# Given text
________
Xcel Withdraws IPO and Raises $26M

Xcel Pharmaceuticals Inc., a San Diego-based pharmaceutical company that withdrew its IPO filing earlier this year, has rebounded with $26 million in Series C private equity round of funding and $62 million in senior debt restructuring. Ferrer Freeman & Co. led the equity round and was given a seat on the company’s board of directors.

The equity and debt was used to repurchase 3 million shares of Series A preferred stock held by Elan Corp. and to retire $109 million of long-term debt owned to Elan via a one-time $89.5 million payment.

Xcel had filed for a $97.75 million IPO and had previously raised over $90 million in venture funding from such firms as Domain Associates and New Enterprise Associates.

“We filed an S-1 in January 2002, but we decided to withdraw it in the fourth quarter of last year because of the market conditions and because we had acquired two migraine drugs,” says Julie Bierle, the company’s spokesperson.

Founded in March 2001, Xcel Pharmaceuticals is focused on the treatment of disorders of the central nervous system (CNS). The company has four marketed products, two that are used to treat epilepsy and two that are used to treat migraines. The company touts a 96-person nationwide sales organization that promotes its products to epilepsy and migraine specialists. Xcel’s strategy is to increase prescription demand for its current products through targeted sales and marketing efforts and to leverage its presence through the acquisition of additional products and late-stage development product candidates.

Michael Borer, Xcel’s president and chief executive, is looking forward to Xcel’s future now that it has been restructured. “By completing this debt restructuring and raising private equity, we reduced our debt by over 43%, which reduced Xcel’s debt to equity ratio from 1.2 to 0.5. The reduction in our debt and strength of our business operations positions us to execute our strategic objectives of growing our current neurology products and acquiring additional products and late-stage development products.”

The company has been profitable since Q2 2002. Prior to that, Xcel certainly took in its fair share of venture capital. In March 2001, Xcel raised a $70 million Series A round of funding that was led by Domain and NEA. The firms then co-led the company’s Series B deal in June 2002, which closed with $22.5 million. Moreover, Xcel’s post-money valuation has increased with every round, including its last. “When we did the Series A, we had $100 million post-money valuation. Wit the second round we were looking at $140 million and this time our post-money valuation was north of $160 million,” says Bierle.
________
# What needs to be done
In the article on Xcel Pharmaceuticals' funding, which firm led the $26 million Series C equity round?

# Data block
________
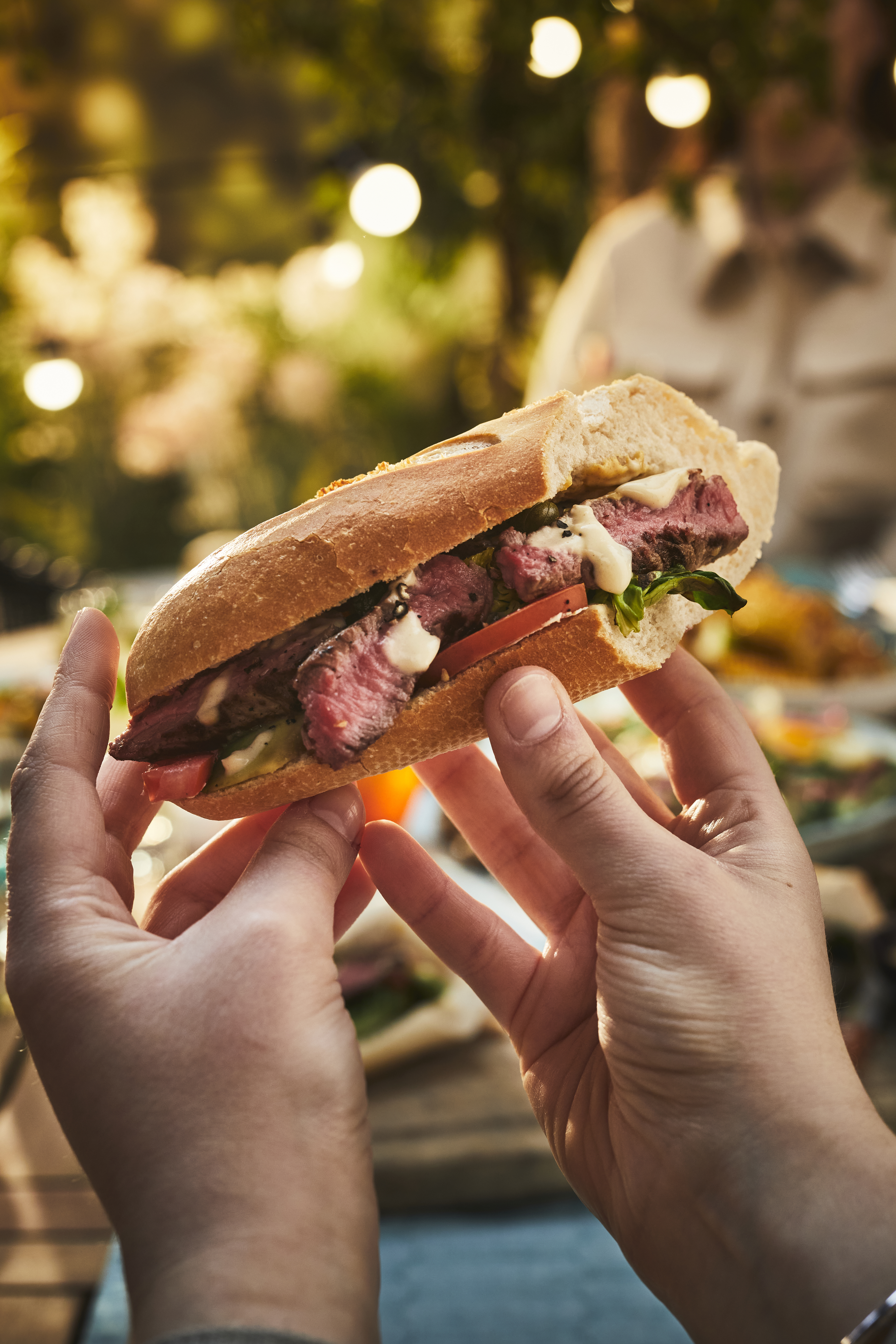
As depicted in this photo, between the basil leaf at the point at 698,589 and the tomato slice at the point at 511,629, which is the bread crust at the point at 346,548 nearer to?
the tomato slice at the point at 511,629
________
# Solution to this task
Ferrer Freeman & Co.